Permanent Tax Cuts: Extends and makes permanent the individual tax rate reductions from the 2017 Tax Cuts and Jobs Act (TCJA).
The enhanced deductibility for capital expenditures in the form of bonus depreciation will have the greatest impact on some of our clients. Here is a more detailed breakdown of “bonus depreciation”:
The enhanced deductibility for capital expenditures through bonus depreciation, especially under the 2025 "One Big Beautiful Bill", has had a significant impact on business investment and tax planning.
Bonus depreciation allows businesses to deduct a large portion, or even the full cost, of qualifying capital assets (like machinery, equipment, or software) in the year the asset is placed in service, rather than spreading the deduction over several years.
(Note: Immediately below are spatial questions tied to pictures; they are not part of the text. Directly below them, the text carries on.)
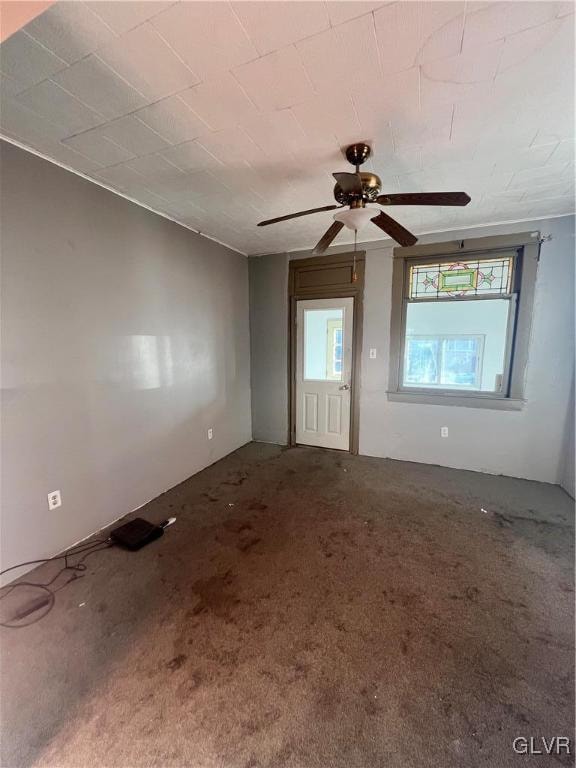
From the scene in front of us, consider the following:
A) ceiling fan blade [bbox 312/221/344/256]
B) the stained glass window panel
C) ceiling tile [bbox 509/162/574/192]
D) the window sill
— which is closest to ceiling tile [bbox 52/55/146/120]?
ceiling fan blade [bbox 312/221/344/256]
100% bonus depreciation (also called full expensing) means the entire cost is immediately deductible.
80% bonus depreciation (as seen in 2023) allowed 80% of the cost to be deducted upfront, with the rest depreciated over time.
Impact of Enhanced Bonus Depreciation
Improved Cash Flow: Businesses can reduce taxable income significantly in the year of purchase, freeing up cash for reinvestment.
Incentivized Investment: Encourages companies to invest in new equipment, technology, and infrastructure.
Tax Planning Flexibility: Offers strategic advantages in managing taxable income across years.
Those who benefit the most include:
Large Corporations:
Especially capital-intensive industries like manufacturing, transportation, and tech.
Example: Just 25 large U.S. corporations saved nearly $67 billion from 2018–2022 due to accelerated depreciation [1].
Small and Medium-Sized Businesses (SMBs):
LLCs, S-Corps, and sole proprietors also benefit, especially those making significant equipment purchases.
Bonus depreciation can be combined with Section 179 expensing for even greater tax savings.
Real Estate Investors:
Through cost segregation, they can accelerate depreciation on building components (e.g., HVAC, lighting), maximizing deductions.
Startups and Growth Companies:
Immediate deductions help offset early-stage income, improving the runway and reinvestment potential.